Mutational and Bioinformatic Analysis of Haloarchaeal Lipobox-Containing Proteins

1Department of Biology, University of Pennsylvania, Philadelphia, PA 19104-6018, USA
2Department of Membrane Biochemistry, Max-Planck-Institute of Biochemistry, Martinsried 82152, Germany
3Graduate Group in Genomics and Computational Biology, University of Pennsylvania, Philadelphia, PA 19104-6018, USA
4Program in Cellular and Molecular Biology, University of Wisconsin-Madison, Madison, WI 53706, USA

Received 18 May 2010; Revised 4 July 2010; Accepted 12 July 2010

Academic Editor: Jerry Eichler

Copyright © 2010 Stefanie Storf et al.

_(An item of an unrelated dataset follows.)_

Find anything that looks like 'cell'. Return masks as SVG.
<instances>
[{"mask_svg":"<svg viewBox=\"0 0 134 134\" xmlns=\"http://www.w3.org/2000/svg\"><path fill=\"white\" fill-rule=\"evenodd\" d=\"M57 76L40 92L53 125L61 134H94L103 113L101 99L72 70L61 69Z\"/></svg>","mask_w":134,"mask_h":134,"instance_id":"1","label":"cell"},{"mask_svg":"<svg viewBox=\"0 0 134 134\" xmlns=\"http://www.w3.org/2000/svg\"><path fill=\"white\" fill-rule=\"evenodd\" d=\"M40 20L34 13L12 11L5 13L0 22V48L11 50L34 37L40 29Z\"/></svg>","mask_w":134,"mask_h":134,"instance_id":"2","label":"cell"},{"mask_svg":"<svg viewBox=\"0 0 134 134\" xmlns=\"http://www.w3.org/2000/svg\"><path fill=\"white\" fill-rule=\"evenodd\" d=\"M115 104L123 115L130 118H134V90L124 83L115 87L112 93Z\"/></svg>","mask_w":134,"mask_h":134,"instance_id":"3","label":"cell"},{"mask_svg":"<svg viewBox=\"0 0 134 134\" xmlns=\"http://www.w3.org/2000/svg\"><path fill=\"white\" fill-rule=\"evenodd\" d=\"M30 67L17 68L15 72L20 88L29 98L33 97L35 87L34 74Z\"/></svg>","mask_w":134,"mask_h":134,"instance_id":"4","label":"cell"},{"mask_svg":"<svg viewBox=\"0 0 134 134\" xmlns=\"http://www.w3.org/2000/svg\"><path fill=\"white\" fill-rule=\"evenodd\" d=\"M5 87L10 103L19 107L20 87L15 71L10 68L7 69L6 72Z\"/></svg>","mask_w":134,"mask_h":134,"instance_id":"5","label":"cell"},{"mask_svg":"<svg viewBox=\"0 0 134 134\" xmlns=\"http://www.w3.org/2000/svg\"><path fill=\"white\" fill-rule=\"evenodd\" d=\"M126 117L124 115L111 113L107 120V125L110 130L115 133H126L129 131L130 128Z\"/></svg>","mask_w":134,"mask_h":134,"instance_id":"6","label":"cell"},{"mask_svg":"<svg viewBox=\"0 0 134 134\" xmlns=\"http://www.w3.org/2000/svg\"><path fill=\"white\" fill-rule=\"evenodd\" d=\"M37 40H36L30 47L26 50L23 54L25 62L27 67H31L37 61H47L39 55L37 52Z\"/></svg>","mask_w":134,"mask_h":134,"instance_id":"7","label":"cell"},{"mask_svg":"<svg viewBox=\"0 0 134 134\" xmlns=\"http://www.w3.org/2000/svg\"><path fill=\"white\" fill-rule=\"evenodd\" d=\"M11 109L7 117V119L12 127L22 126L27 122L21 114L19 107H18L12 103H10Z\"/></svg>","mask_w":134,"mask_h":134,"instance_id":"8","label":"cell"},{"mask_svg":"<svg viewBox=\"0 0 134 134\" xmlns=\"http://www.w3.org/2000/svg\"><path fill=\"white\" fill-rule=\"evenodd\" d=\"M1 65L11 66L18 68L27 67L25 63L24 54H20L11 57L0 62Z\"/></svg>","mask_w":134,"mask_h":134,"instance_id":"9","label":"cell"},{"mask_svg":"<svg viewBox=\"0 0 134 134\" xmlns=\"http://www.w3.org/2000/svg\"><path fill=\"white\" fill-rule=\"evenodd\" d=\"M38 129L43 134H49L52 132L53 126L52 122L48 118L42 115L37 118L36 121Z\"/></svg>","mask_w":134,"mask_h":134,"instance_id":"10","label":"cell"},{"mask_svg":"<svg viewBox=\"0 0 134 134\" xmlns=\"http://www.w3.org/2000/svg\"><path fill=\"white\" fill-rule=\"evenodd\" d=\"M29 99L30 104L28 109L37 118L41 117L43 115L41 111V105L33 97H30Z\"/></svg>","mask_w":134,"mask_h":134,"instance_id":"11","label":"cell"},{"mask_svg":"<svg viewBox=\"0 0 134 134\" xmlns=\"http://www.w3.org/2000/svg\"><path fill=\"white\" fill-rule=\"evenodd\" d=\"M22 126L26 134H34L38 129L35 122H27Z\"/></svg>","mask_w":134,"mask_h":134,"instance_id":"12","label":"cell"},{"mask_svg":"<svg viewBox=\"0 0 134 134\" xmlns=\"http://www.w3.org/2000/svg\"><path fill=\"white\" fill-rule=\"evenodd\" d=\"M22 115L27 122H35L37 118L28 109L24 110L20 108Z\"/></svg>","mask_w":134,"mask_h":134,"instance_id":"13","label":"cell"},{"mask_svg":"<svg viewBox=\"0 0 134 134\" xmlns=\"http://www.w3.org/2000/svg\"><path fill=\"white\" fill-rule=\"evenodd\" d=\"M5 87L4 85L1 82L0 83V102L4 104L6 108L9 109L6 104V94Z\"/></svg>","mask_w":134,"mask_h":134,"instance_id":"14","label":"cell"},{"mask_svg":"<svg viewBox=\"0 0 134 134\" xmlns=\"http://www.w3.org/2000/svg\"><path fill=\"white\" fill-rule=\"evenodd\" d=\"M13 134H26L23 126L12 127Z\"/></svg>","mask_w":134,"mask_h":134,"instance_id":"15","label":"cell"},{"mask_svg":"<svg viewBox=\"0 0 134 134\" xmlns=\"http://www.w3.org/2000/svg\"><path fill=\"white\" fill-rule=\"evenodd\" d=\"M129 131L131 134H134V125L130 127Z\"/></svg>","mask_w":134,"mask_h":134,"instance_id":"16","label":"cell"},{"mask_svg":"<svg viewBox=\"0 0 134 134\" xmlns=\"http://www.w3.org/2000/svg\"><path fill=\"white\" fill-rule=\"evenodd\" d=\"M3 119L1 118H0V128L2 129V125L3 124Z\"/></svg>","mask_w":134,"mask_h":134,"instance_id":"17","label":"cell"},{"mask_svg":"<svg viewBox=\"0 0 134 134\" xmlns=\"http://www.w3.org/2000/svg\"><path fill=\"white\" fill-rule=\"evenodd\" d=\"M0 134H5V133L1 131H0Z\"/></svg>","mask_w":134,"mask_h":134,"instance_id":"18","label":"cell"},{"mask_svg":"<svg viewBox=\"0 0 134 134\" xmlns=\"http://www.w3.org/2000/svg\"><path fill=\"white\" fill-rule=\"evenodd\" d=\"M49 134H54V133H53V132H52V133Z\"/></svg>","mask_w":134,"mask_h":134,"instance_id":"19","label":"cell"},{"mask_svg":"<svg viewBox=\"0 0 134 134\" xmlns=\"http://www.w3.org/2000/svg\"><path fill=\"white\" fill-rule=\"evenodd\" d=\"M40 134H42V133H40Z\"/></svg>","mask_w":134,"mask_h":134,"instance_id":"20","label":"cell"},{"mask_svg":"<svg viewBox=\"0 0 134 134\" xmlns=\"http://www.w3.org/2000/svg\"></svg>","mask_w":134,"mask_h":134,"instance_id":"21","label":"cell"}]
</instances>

This is an open access article distributed under the Creative Commons Attribution License, which permits unrestricted use, distribution, and reproduction in any medium, provided the original work is properly cited.

Abstract

A conserved lipid-modified cysteine found in a protein motif commonly referred to as a lipobox mediates the membrane anchoring of a subset of proteins transported across the bacterial cytoplasmic membrane via the Sec pathway. Sequenced haloarchaeal genomes encode many putative lipoproteins and recent studies have confirmed the importance of the conserved lipobox cysteine for signal peptide processing of three lipobox-containing proteins in the model archaeon Haloferax volcanii. We have extended these in vivo analyses to additional Hfx. volcanii substrates, supporting our previous in silico predictions and confirming the diversity of predicted Hfx. volcanii lipoproteins. Moreover, using extensive comparative secretome analyses, we identified genes encodining putative lipoproteins across a wide range of archaeal species. While our in silico analyses, supported by in vivo data, indicate that most haloarchaeal lipoproteins are Tat substrates, these analyses also predict that many crenarchaeal species lack lipoproteins altogether and that other archaea, such as nonhalophilic euryarchaeal species, transport lipoproteins via the Sec pathway. To facilitate the identification of genes that encode potential haloarchaeal Tat-lipoproteins, we have developed TatLipo, a bioinformatic tool designed to detect lipoboxes in haloarchaeal Tat signal peptides. Our results provide a strong foundation for future studies aimed at identifying components of the archaeal lipoprotein biogenesis pathway.